• _What you should do_
Beginning with the line that holds "Peter Murphy shirtless", write out each line exactly as it stands until the end of the data, and include no pictures.

+++++

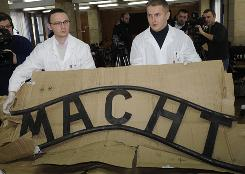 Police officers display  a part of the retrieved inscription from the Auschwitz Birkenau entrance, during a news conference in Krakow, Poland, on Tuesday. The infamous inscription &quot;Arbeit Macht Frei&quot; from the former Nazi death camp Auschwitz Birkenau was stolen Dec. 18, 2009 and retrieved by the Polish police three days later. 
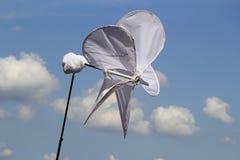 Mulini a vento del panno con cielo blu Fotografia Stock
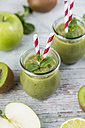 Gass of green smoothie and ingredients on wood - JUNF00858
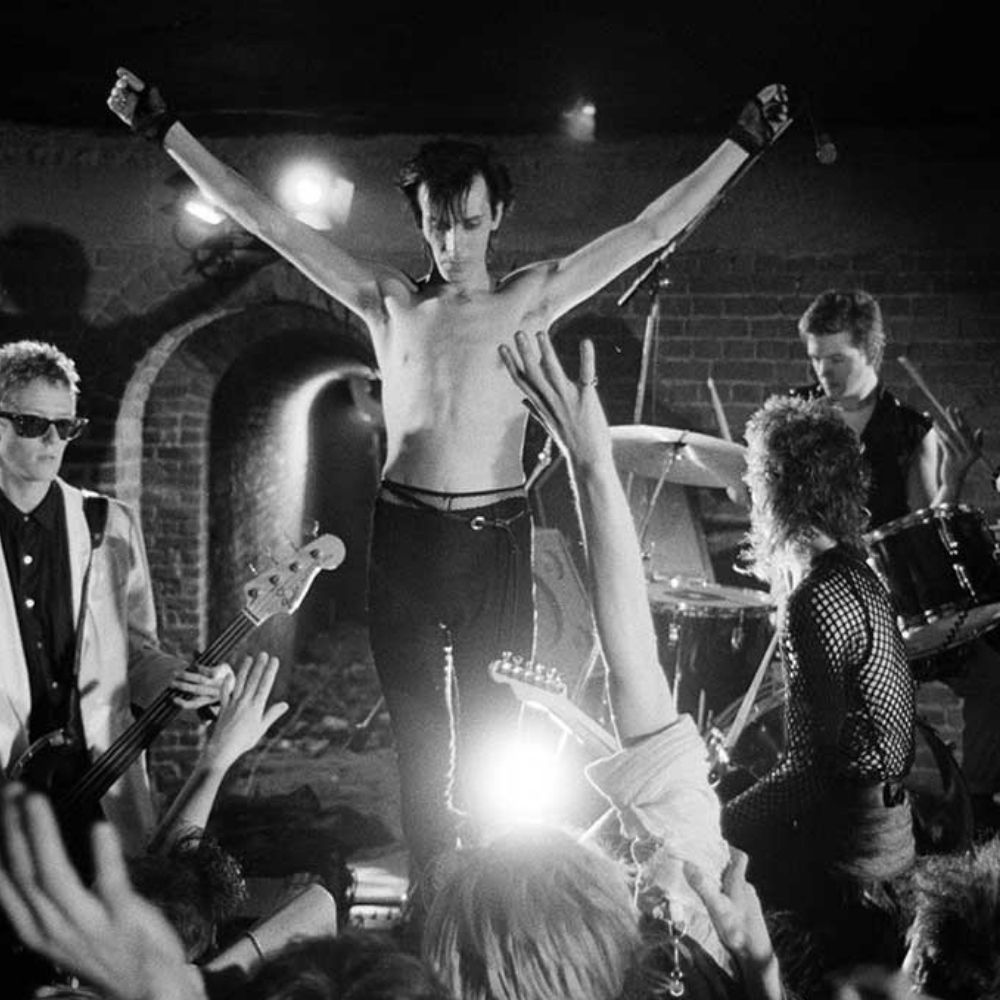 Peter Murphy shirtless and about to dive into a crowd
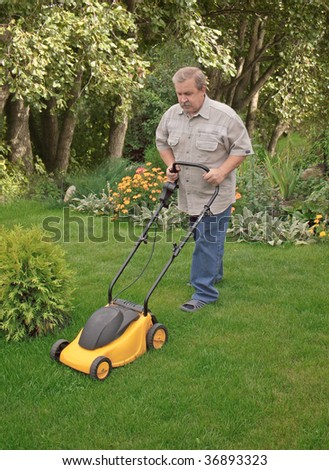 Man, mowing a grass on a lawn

+++++

• _Task result_
 Peter Murphy shirtless and about to dive into a crowd
 Man, mowing a grass on a lawn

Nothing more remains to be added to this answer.